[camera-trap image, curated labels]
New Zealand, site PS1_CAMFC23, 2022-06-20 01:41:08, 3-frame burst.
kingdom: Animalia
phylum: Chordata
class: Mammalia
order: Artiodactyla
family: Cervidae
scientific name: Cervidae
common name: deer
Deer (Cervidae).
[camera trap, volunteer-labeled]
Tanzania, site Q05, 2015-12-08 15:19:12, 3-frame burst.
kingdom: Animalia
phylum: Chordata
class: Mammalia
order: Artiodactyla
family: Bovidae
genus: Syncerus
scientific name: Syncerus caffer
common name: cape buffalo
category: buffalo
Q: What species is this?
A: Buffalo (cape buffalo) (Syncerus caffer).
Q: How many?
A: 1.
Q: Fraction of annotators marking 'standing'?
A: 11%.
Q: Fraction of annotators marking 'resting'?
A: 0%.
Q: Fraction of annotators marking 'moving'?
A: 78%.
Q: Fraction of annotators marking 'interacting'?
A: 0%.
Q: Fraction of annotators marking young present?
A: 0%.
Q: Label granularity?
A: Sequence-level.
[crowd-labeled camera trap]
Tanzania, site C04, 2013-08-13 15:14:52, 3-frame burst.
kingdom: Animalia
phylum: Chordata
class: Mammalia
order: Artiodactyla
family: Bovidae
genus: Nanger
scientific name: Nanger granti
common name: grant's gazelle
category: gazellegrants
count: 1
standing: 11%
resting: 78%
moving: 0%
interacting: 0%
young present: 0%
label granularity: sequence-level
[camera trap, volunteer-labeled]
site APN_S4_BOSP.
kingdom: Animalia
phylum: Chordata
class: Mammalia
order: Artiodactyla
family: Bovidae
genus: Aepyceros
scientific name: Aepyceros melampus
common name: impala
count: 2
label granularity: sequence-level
----
→ **Task description**
Whenever a line in the material contains the word "Fraction", copy that line.

→ **The answer**
Q: Fraction of annotators marking 'standing'?
Q: Fraction of annotators marking 'resting'?
Q: Fraction of annotators marking 'moving'?
Q: Fraction of annotators marking 'interacting'?
Q: Fraction of annotators marking young present?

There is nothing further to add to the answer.